Market Outlook – May 13, 2003(A)
While it seems many people haven’t noticed, stocks have been behaving very well over the tumultuous past eight months. In the face of the most daunting array of risks witnessed in a generation, the stock market has risen 22% from the low made last October 9. In the first four-and-a-half months of 2003, the S&P 500 is up 7%.
We have been saying since January that we believe last year’s October 9 low was THE low for the recent, epic bear market. We continue to hold that position. We believe the economic, earnings and geopolitical pictures are all improving and that this has gradually been reflected in the “stealth” bull market of the past eight months. We also believe the recovery in stock prices is in its early stages.
We think the current concerns over a declining dollar and the risk of deflation are overblown. A declining dollar is both a boost to the US manufacturing/export sector (by making US products cheaper to foreign buyers) and a slight boost to inflation (by making foreign products more expensive to US consumers). Both of these should be positive for the US economy and inoculations against deflation. Further, were deflation truly on the horizon the price of industrial commodities and gold–two of the best indicators of future inflation/deflation trends–would be falling rather than rising, as they have over the past month.

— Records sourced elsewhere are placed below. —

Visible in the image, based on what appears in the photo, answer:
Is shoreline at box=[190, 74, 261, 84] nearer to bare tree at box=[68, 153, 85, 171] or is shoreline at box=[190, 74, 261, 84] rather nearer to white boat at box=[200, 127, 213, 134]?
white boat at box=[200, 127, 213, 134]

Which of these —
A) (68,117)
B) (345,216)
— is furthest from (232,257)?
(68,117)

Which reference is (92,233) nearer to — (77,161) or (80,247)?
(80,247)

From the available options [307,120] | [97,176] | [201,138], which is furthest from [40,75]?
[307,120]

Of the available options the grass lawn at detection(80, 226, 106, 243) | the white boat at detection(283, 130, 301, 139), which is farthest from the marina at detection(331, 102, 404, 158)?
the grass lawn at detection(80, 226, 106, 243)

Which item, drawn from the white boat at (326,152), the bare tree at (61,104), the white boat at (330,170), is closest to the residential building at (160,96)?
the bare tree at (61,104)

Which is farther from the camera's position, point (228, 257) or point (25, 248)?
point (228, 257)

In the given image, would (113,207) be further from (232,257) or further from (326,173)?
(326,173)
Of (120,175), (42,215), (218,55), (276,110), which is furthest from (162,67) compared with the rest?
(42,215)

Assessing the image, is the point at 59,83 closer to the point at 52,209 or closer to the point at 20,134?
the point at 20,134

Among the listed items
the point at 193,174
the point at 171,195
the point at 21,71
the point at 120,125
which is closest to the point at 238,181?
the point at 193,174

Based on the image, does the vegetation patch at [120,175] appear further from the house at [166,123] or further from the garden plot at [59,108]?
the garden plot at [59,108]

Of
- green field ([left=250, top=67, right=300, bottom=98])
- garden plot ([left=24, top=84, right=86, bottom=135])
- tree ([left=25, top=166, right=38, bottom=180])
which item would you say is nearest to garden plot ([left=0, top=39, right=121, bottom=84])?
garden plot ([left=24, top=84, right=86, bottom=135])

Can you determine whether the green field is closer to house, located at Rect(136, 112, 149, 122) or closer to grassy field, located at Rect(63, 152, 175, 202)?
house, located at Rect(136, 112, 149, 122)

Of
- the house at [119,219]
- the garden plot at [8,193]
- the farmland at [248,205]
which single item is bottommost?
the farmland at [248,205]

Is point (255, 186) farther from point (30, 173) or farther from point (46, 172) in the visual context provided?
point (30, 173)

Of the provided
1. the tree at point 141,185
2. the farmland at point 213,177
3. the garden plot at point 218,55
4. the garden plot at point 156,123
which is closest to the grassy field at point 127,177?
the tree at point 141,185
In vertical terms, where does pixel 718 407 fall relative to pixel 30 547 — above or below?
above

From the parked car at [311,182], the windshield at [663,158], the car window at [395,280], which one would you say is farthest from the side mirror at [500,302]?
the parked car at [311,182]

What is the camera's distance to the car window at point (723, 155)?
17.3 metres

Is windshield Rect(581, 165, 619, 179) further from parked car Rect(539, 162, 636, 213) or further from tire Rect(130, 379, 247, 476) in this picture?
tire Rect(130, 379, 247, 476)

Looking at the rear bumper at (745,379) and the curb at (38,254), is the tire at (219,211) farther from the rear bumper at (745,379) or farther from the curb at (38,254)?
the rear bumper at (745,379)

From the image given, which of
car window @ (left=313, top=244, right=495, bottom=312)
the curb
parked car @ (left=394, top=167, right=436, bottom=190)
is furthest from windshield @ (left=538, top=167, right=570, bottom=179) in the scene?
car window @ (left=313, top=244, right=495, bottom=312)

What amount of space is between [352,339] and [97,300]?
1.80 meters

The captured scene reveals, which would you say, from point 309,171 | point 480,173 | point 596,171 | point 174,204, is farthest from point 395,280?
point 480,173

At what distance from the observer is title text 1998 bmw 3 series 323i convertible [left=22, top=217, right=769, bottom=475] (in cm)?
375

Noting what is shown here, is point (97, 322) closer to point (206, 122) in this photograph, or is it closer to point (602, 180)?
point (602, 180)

Given our outlook, we have been gradually moving out of a defensive posture and towards a more offensive posture since late last year. This means fewer bonds and more stocks (of course, always relative to clients’ asset mix instructions). With the 10-year US Treasury Note paying a mere 3.62% and the S&P 500 paying a dividend yield of 1.7%, you need to make only 2% per year in capital appreciation from stocks over the next decade to generate a better nominal return from stocks than from bonds. That seems like a rather low hurdle to us.
This relative pricing of stocks vs. bonds is testament to just how severely the past three years’ experience in the stock market has depressed investors’ expectations. In light of this we think it only logical that the inevitable “surprises” will be on the upside.
What wouldn’t be surprising in the near term, however, would be for the market to pull back following the very strong run it’s had over the past two months (up 18% since March 11). We would consider that an opportunity to position our portfolios for the improving long-term picture we see forming.